Мейер Эммерик (1894 г. р.) был еврейским огранщиком алмазов, работавшим в Амстердаме в ювелирном бизнесе. У него и его жены Фогельтье (Фиетье) Вормс была одна дочь, Лена Эммерик (1918 г. р.), которая была замужем за Сэмом Фогелем, также огранщиком алмазов. В 1940 году в семье Лены и Сэма родились мальчики-близнецы, Макс и Лотье. В детстве Лотье болел туберкулезом, и ему требовалась специальная медицинская помощь. Сохранившийся дневник представлял собой пачку разрозненных страниц под названием Mijn be levenissen («Мои переживания»), он был начат в сентябре 1943 года после приезда Мейера Эммерика в южную провинцию Лимбург, где представителями католической церкви из числа членов Движения сопротивления ему было организовано укрытие в районе между населенными пунктами Хелден и Беринге.

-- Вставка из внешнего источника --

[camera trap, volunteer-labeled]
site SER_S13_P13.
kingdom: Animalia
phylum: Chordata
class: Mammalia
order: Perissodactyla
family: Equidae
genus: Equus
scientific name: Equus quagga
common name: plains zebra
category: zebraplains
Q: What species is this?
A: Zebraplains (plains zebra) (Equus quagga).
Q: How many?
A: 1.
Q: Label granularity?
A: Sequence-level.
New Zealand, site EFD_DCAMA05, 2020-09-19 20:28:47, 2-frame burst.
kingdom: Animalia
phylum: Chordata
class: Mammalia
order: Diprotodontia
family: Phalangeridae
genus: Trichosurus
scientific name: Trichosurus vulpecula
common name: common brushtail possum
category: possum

До этого Мейер Эммерик тоже вел дневник, однако был вынужден бросить его в Амстердаме во время бегства из столицы, поэтому в первой части сохранившегося документа вкратце рассказано о том, что было записано в утраченном дневнике.


Инге Янсен[12] (1904 г. р.) являлась членом Национал-социалистического движения, супругой члена Национал-социалистического движения Адриана Янсена[13], врача-фтизиатра. Адриан стремился стать частью медицинского истеблишмента немецкого оккупационного режима, а Инге занималась социальной деятельностью, чтобы поддержать его карьерные устремления. Адриан какое-то время работал чиновником департамента общественного здравоохранения в Министерстве социальных дел оккупационного режима. Инге начиная с 1941 года вела записи в своем дневнике, единственном в архиве блокноте в твердом переплете с замком и ключиком. Она писала достаточно редко и спорадически, и ее записи были весьма краткими. Дневник включал в основном описания общественных мероприятий, однако представлял интерес с учетом того, что среди контактов Инге Янсен были многие высокопоставленные офицеры СС оккупационных властей и руководители Национал-социалистического движения.

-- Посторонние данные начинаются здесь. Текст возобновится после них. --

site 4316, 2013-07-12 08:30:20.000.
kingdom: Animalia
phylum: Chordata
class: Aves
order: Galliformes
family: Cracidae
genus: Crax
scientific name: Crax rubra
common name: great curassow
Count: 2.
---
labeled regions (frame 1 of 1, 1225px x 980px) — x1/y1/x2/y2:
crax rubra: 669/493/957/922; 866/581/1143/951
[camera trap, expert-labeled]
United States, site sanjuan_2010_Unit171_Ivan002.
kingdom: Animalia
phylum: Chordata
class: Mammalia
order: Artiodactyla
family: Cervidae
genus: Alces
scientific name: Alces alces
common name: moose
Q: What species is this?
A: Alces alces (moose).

Мирьям Леви, позже Мирьям Болле (1917 г. р.), была воспитана в семье ортодоксальных евреев, в Амстердаме примкнула к сионистскому движению. После школы она познакомилась с Лео Болле, который тоже был сионистом. Они полюбили друг друга и обручились. В 1938 году Лео Болле уехал в Палестину (тогда подмандатную территорию Великобритании), и они планировали, что Мирьям вскоре последует за ним. Тем временем Мирьям стала секретарем Комитета еврейских беженцев, благотворительной организации, помогавшей немецким евреям, бежавшим от нацистского режима в Германии. После начала войны Мирьям не было позволено покинуть Нидерланды, и она не смогла воссоединиться с Лео Болле, как предполагалось вначале. Мирьям начала писать ему письма, в которых она рассказывала о повседневной жизни во время оккупации. Поскольку отправлять их она не могла, Мирьям просто собрала их, и они стали своего рода дневником. (В этой книге она упоминается как Мирьям Леви, под тем именем, под которым она жила в период войны.)

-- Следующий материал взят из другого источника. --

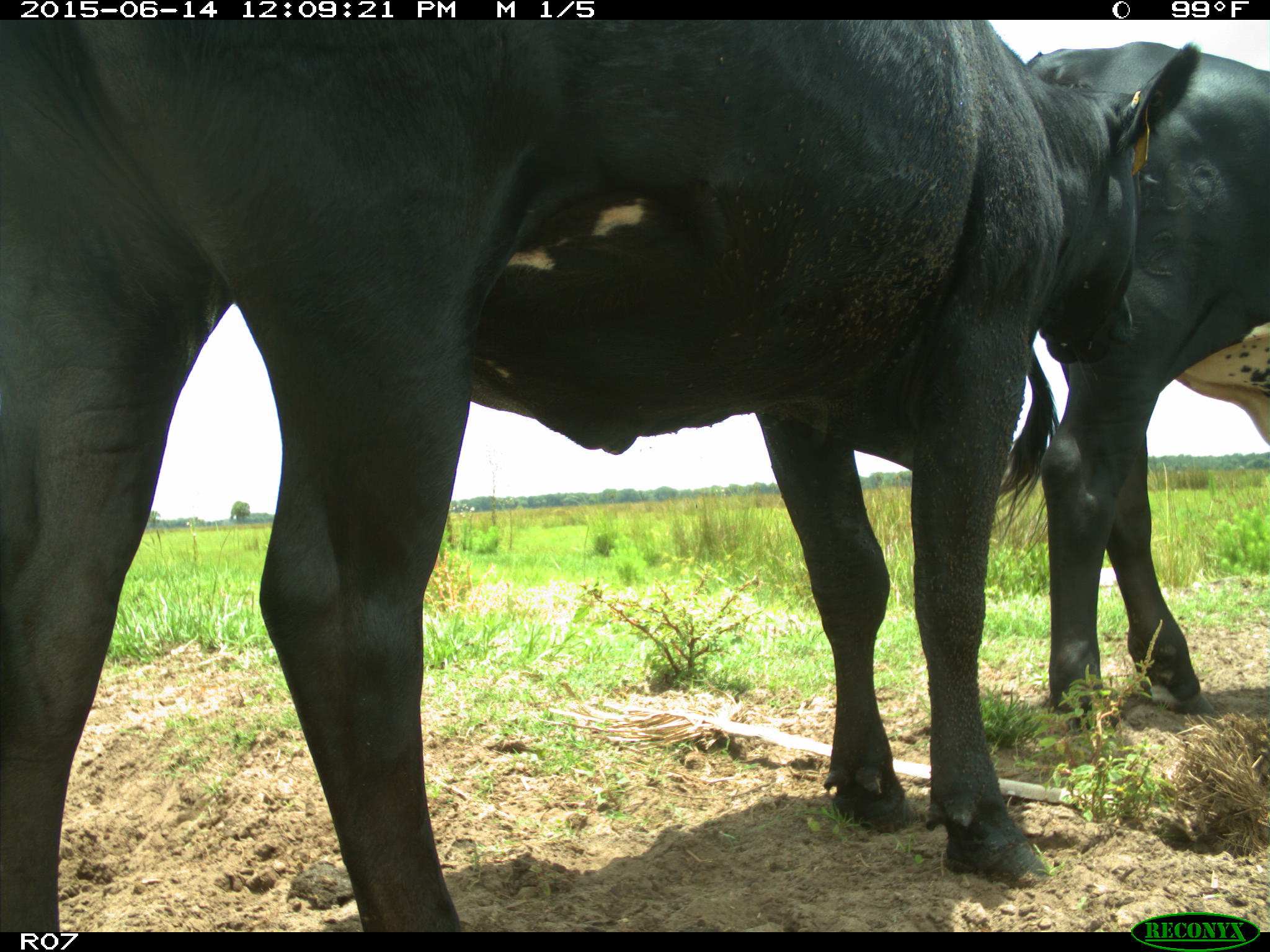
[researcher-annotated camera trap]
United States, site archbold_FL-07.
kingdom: Animalia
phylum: Chordata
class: Mammalia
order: Artiodactyla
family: Bovidae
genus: Bos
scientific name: Bos taurus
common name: domestic cow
Bos taurus (domestic cow).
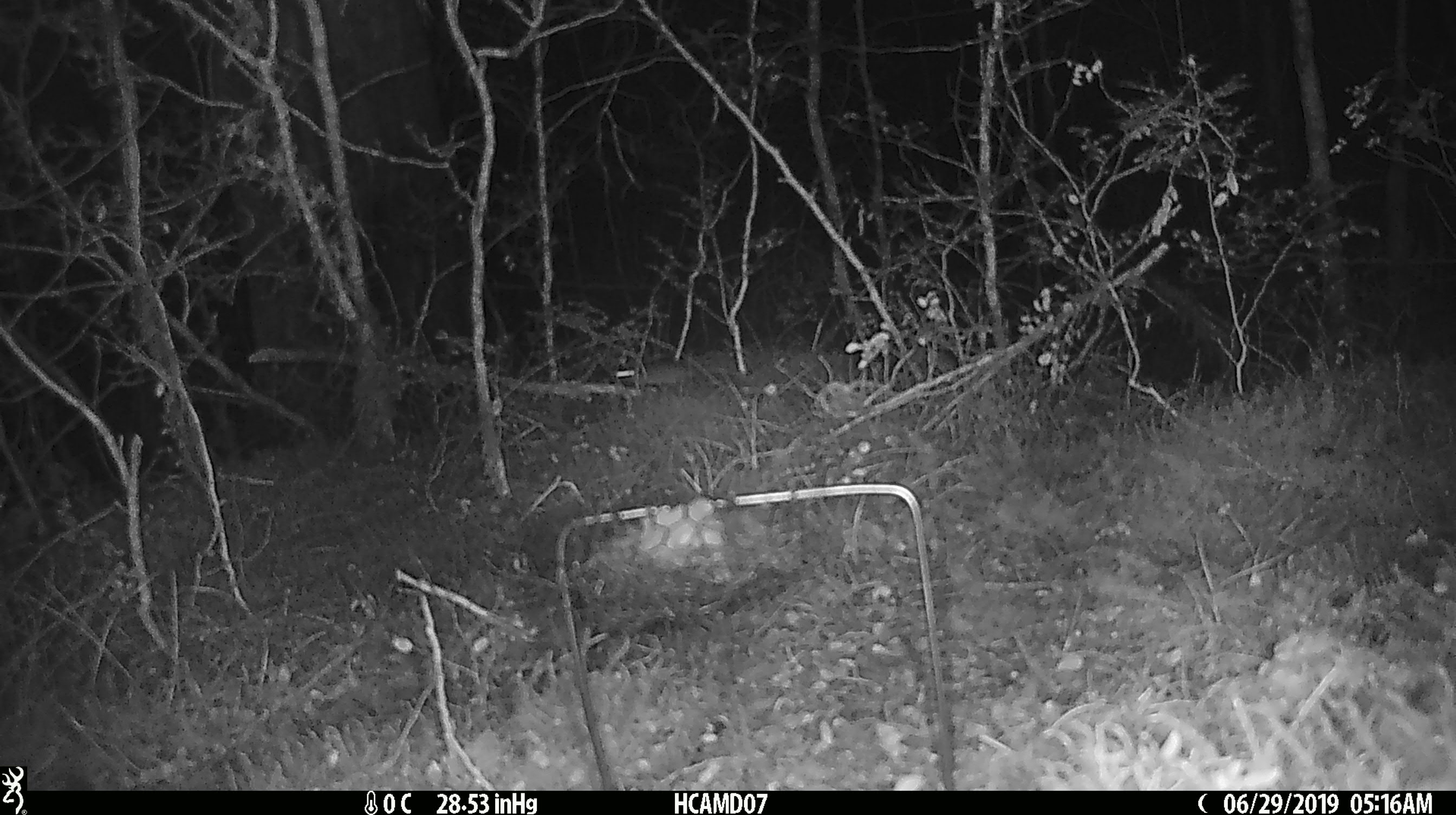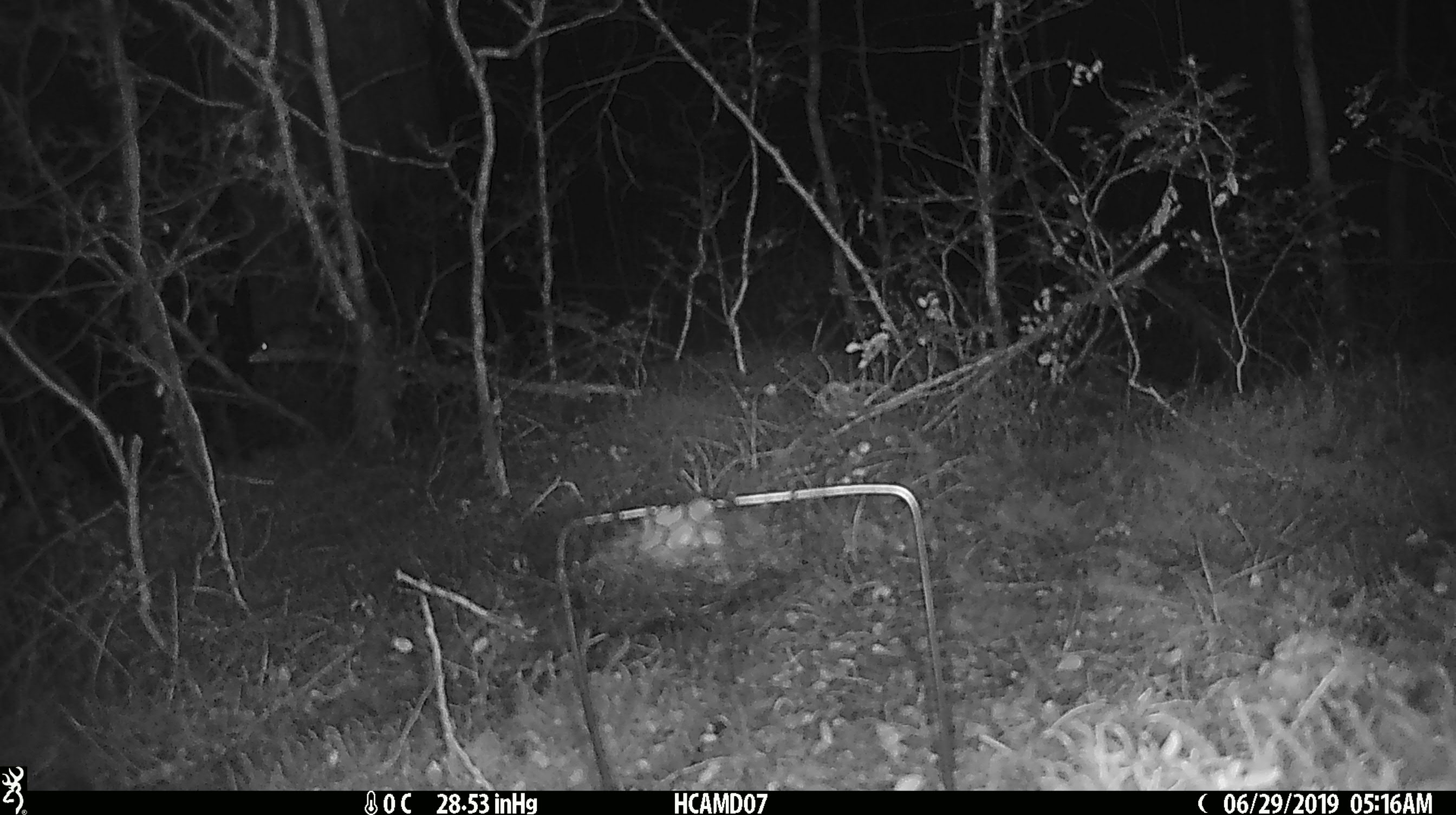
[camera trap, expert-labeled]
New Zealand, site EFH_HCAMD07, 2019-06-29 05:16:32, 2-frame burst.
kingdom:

Элизабет ван Лохейзен (1891 г. р.) и ее муж Дерк Ян ван Лохейзен, или Дик, владели бакалейной лавкой в Эпе, маленьком городке недалеко от лесного массива Велюве. Элизабет была активной прихожанкой либеральной Голландской реформатской церкви в Эпе. Когда началась война, ей было сорок восемь лет и она являлась матерью двоих взрослых детей. Ее сын Геррит Сандер (Гер) и его жена Сини ждали своего первенца. Ее дочь Мария Якоба (Мик) собиралась стать пастором в Голландской реформатской церкви. Элизабет ван Лохейзен начала вести свой дневник 10 мая 1940 года и продолжала делать в нем записи на протяжении всей войны, принимая участие в деятельности Движения сопротивления. Она продолжила вести дневник и после освобождения Голландии. В 1982 году руководство израильского Института катастрофы (Холокоста) и героизма национального мемориала «Яд ва-Шем» присвоило Элизабет ван Лохейзен и членам ее семьи почетное звание «Праведники народов мира». Элизабет делала записи в своем дневнике почти каждый день, в общей сложности заполнив 941 страницу. Свой дневник она прятала под ковриком на лестнице.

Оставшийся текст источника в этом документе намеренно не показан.